-------- TEXT TO READ --------
The Holy Spirit would be immanent, omnipresent; with all, everywhere, at all times - or apart from time.

(3) Christ physically must do His work and return to the Father.
The Holy Spirit would "abide for ever" ("unto the age").

(4) Christ came that in the body He might accomplish eternal redemption through the Cross.
The Holy Spirit would make that work the basis and means of world-wide and continuous conviction as to man's need of it.

(5) While the relationship of men to Jesus in the flesh remained, it would remain a matter of following and falteringly responding to commands and regulations imposed, with all the contradictions which did actually mark the three years with Him.
By the coming of the Holy Spirit to reside in them, they would become actually spiritual men, with the Spirit of Christ within.

The proof and evidence that this was right - this great and critical change-over from Christ in the flesh to the Holy Spirit - is seen abundantly in the transformation which took place in these same men with and from the Day of Pentecost. It is a very profitable thing to tabulate the points of difference in them before and after that event. Not only was that immediately so, but the progress spiritually was more in three months than it had been in three years; and so it continued.

This is the inclusive and fundamental difference between this dispensation and the earlier, and it is a challenge to us as to whether we have really entered into the distinctive nature of the dispensation in which we live, according to God's order. More on this later in another connection.
-------- SUPPLIED DATA --------
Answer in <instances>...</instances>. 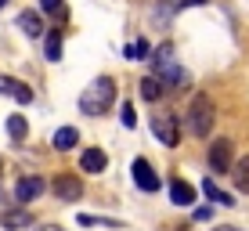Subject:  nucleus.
<instances>
[{"label":"nucleus","instance_id":"f257e3e1","mask_svg":"<svg viewBox=\"0 0 249 231\" xmlns=\"http://www.w3.org/2000/svg\"><path fill=\"white\" fill-rule=\"evenodd\" d=\"M112 101H116V80L112 76H98L90 87H83L80 94V108L83 116H105L112 112Z\"/></svg>","mask_w":249,"mask_h":231},{"label":"nucleus","instance_id":"f03ea898","mask_svg":"<svg viewBox=\"0 0 249 231\" xmlns=\"http://www.w3.org/2000/svg\"><path fill=\"white\" fill-rule=\"evenodd\" d=\"M184 123H188V130H192L195 138H210L213 123H217V105H213L210 94H195V98H192Z\"/></svg>","mask_w":249,"mask_h":231},{"label":"nucleus","instance_id":"7ed1b4c3","mask_svg":"<svg viewBox=\"0 0 249 231\" xmlns=\"http://www.w3.org/2000/svg\"><path fill=\"white\" fill-rule=\"evenodd\" d=\"M152 134L159 138V144L177 148V144H181V119L174 112H156L152 116Z\"/></svg>","mask_w":249,"mask_h":231},{"label":"nucleus","instance_id":"20e7f679","mask_svg":"<svg viewBox=\"0 0 249 231\" xmlns=\"http://www.w3.org/2000/svg\"><path fill=\"white\" fill-rule=\"evenodd\" d=\"M210 166H213V174H231V166H235V144L228 138H217L210 144Z\"/></svg>","mask_w":249,"mask_h":231},{"label":"nucleus","instance_id":"39448f33","mask_svg":"<svg viewBox=\"0 0 249 231\" xmlns=\"http://www.w3.org/2000/svg\"><path fill=\"white\" fill-rule=\"evenodd\" d=\"M51 192H54L62 202H80V199H83V181H80L76 174H62V177H54Z\"/></svg>","mask_w":249,"mask_h":231},{"label":"nucleus","instance_id":"423d86ee","mask_svg":"<svg viewBox=\"0 0 249 231\" xmlns=\"http://www.w3.org/2000/svg\"><path fill=\"white\" fill-rule=\"evenodd\" d=\"M130 174H134V184L141 188V192H148V195H152V192H159V184H162V181L156 177V170L148 166V159H134Z\"/></svg>","mask_w":249,"mask_h":231},{"label":"nucleus","instance_id":"0eeeda50","mask_svg":"<svg viewBox=\"0 0 249 231\" xmlns=\"http://www.w3.org/2000/svg\"><path fill=\"white\" fill-rule=\"evenodd\" d=\"M0 94H7V98L22 101V105H29V101H33V90L25 87L22 80H15V76H0Z\"/></svg>","mask_w":249,"mask_h":231},{"label":"nucleus","instance_id":"6e6552de","mask_svg":"<svg viewBox=\"0 0 249 231\" xmlns=\"http://www.w3.org/2000/svg\"><path fill=\"white\" fill-rule=\"evenodd\" d=\"M44 181H40V177H22V181H18V188H15V199H18L22 202V206H25V202H33V199H36V195H44Z\"/></svg>","mask_w":249,"mask_h":231},{"label":"nucleus","instance_id":"1a4fd4ad","mask_svg":"<svg viewBox=\"0 0 249 231\" xmlns=\"http://www.w3.org/2000/svg\"><path fill=\"white\" fill-rule=\"evenodd\" d=\"M105 166H108V156L101 148H83V156H80V170L83 174H101Z\"/></svg>","mask_w":249,"mask_h":231},{"label":"nucleus","instance_id":"9d476101","mask_svg":"<svg viewBox=\"0 0 249 231\" xmlns=\"http://www.w3.org/2000/svg\"><path fill=\"white\" fill-rule=\"evenodd\" d=\"M170 199H174L177 206H192L195 202V188L188 181H181V177H174V181H170Z\"/></svg>","mask_w":249,"mask_h":231},{"label":"nucleus","instance_id":"9b49d317","mask_svg":"<svg viewBox=\"0 0 249 231\" xmlns=\"http://www.w3.org/2000/svg\"><path fill=\"white\" fill-rule=\"evenodd\" d=\"M0 224H4L7 231H15V228H29L33 224V213L29 210H4V213H0Z\"/></svg>","mask_w":249,"mask_h":231},{"label":"nucleus","instance_id":"f8f14e48","mask_svg":"<svg viewBox=\"0 0 249 231\" xmlns=\"http://www.w3.org/2000/svg\"><path fill=\"white\" fill-rule=\"evenodd\" d=\"M51 144H54L58 152H69V148H76V144H80V134H76V126H58L54 138H51Z\"/></svg>","mask_w":249,"mask_h":231},{"label":"nucleus","instance_id":"ddd939ff","mask_svg":"<svg viewBox=\"0 0 249 231\" xmlns=\"http://www.w3.org/2000/svg\"><path fill=\"white\" fill-rule=\"evenodd\" d=\"M18 29L25 36H40L44 33V18H40V11H22L18 15Z\"/></svg>","mask_w":249,"mask_h":231},{"label":"nucleus","instance_id":"4468645a","mask_svg":"<svg viewBox=\"0 0 249 231\" xmlns=\"http://www.w3.org/2000/svg\"><path fill=\"white\" fill-rule=\"evenodd\" d=\"M231 177H235V188H238V192L249 195V156L235 159V166H231Z\"/></svg>","mask_w":249,"mask_h":231},{"label":"nucleus","instance_id":"2eb2a0df","mask_svg":"<svg viewBox=\"0 0 249 231\" xmlns=\"http://www.w3.org/2000/svg\"><path fill=\"white\" fill-rule=\"evenodd\" d=\"M152 65H156V72H159V76H166V72L177 65V62H174V47L162 44V47L156 51V58H152Z\"/></svg>","mask_w":249,"mask_h":231},{"label":"nucleus","instance_id":"dca6fc26","mask_svg":"<svg viewBox=\"0 0 249 231\" xmlns=\"http://www.w3.org/2000/svg\"><path fill=\"white\" fill-rule=\"evenodd\" d=\"M137 90H141L144 101H159V98H162V80H159V76H144Z\"/></svg>","mask_w":249,"mask_h":231},{"label":"nucleus","instance_id":"f3484780","mask_svg":"<svg viewBox=\"0 0 249 231\" xmlns=\"http://www.w3.org/2000/svg\"><path fill=\"white\" fill-rule=\"evenodd\" d=\"M25 134H29L25 116H7V138L11 141H25Z\"/></svg>","mask_w":249,"mask_h":231},{"label":"nucleus","instance_id":"a211bd4d","mask_svg":"<svg viewBox=\"0 0 249 231\" xmlns=\"http://www.w3.org/2000/svg\"><path fill=\"white\" fill-rule=\"evenodd\" d=\"M44 51H47V62H58V58H62V29H51L47 33Z\"/></svg>","mask_w":249,"mask_h":231},{"label":"nucleus","instance_id":"6ab92c4d","mask_svg":"<svg viewBox=\"0 0 249 231\" xmlns=\"http://www.w3.org/2000/svg\"><path fill=\"white\" fill-rule=\"evenodd\" d=\"M202 192H206V195H210V199H213V202H217V206H235V199H231V195H228V192H220V188H217V184H213V181H202Z\"/></svg>","mask_w":249,"mask_h":231},{"label":"nucleus","instance_id":"aec40b11","mask_svg":"<svg viewBox=\"0 0 249 231\" xmlns=\"http://www.w3.org/2000/svg\"><path fill=\"white\" fill-rule=\"evenodd\" d=\"M123 54L130 58V62H141V58H148V54H152V47H148V40H134V44L126 47Z\"/></svg>","mask_w":249,"mask_h":231},{"label":"nucleus","instance_id":"412c9836","mask_svg":"<svg viewBox=\"0 0 249 231\" xmlns=\"http://www.w3.org/2000/svg\"><path fill=\"white\" fill-rule=\"evenodd\" d=\"M76 220H80V224L83 228H119V220H108V217H90V213H80V217H76Z\"/></svg>","mask_w":249,"mask_h":231},{"label":"nucleus","instance_id":"4be33fe9","mask_svg":"<svg viewBox=\"0 0 249 231\" xmlns=\"http://www.w3.org/2000/svg\"><path fill=\"white\" fill-rule=\"evenodd\" d=\"M40 11L54 15V18H65V0H40Z\"/></svg>","mask_w":249,"mask_h":231},{"label":"nucleus","instance_id":"5701e85b","mask_svg":"<svg viewBox=\"0 0 249 231\" xmlns=\"http://www.w3.org/2000/svg\"><path fill=\"white\" fill-rule=\"evenodd\" d=\"M119 112H123V126H137V112H134V105H130V101H126V105L119 108Z\"/></svg>","mask_w":249,"mask_h":231},{"label":"nucleus","instance_id":"b1692460","mask_svg":"<svg viewBox=\"0 0 249 231\" xmlns=\"http://www.w3.org/2000/svg\"><path fill=\"white\" fill-rule=\"evenodd\" d=\"M213 231H242V228H231V224H220V228H213Z\"/></svg>","mask_w":249,"mask_h":231},{"label":"nucleus","instance_id":"393cba45","mask_svg":"<svg viewBox=\"0 0 249 231\" xmlns=\"http://www.w3.org/2000/svg\"><path fill=\"white\" fill-rule=\"evenodd\" d=\"M40 231H65V228H58V224H47V228H40Z\"/></svg>","mask_w":249,"mask_h":231},{"label":"nucleus","instance_id":"a878e982","mask_svg":"<svg viewBox=\"0 0 249 231\" xmlns=\"http://www.w3.org/2000/svg\"><path fill=\"white\" fill-rule=\"evenodd\" d=\"M4 4H7V0H0V7H4Z\"/></svg>","mask_w":249,"mask_h":231}]
</instances>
--------
PROBLEM TO WORK ON » Repeat word for word the part of the passage on the Holy Spirit above that begins at "The Holy Spirit would be" and ends after "years with Him.".

EXERCISE ANSWER »
The Holy Spirit would be immanent, omnipresent; with all, everywhere, at all times - or apart from time.

(3) Christ physically must do His work and return to the Father.
The Holy Spirit would "abide for ever" ("unto the age").

(4) Christ came that in the body He might accomplish eternal redemption through the Cross.
The Holy Spirit would make that work the basis and means of world-wide and continuous conviction as to man's need of it.

(5) While the relationship of men to Jesus in the flesh remained, it would remain a matter of following and falteringly responding to commands and regulations imposed, with all the contradictions which did actually mark the three years with Him.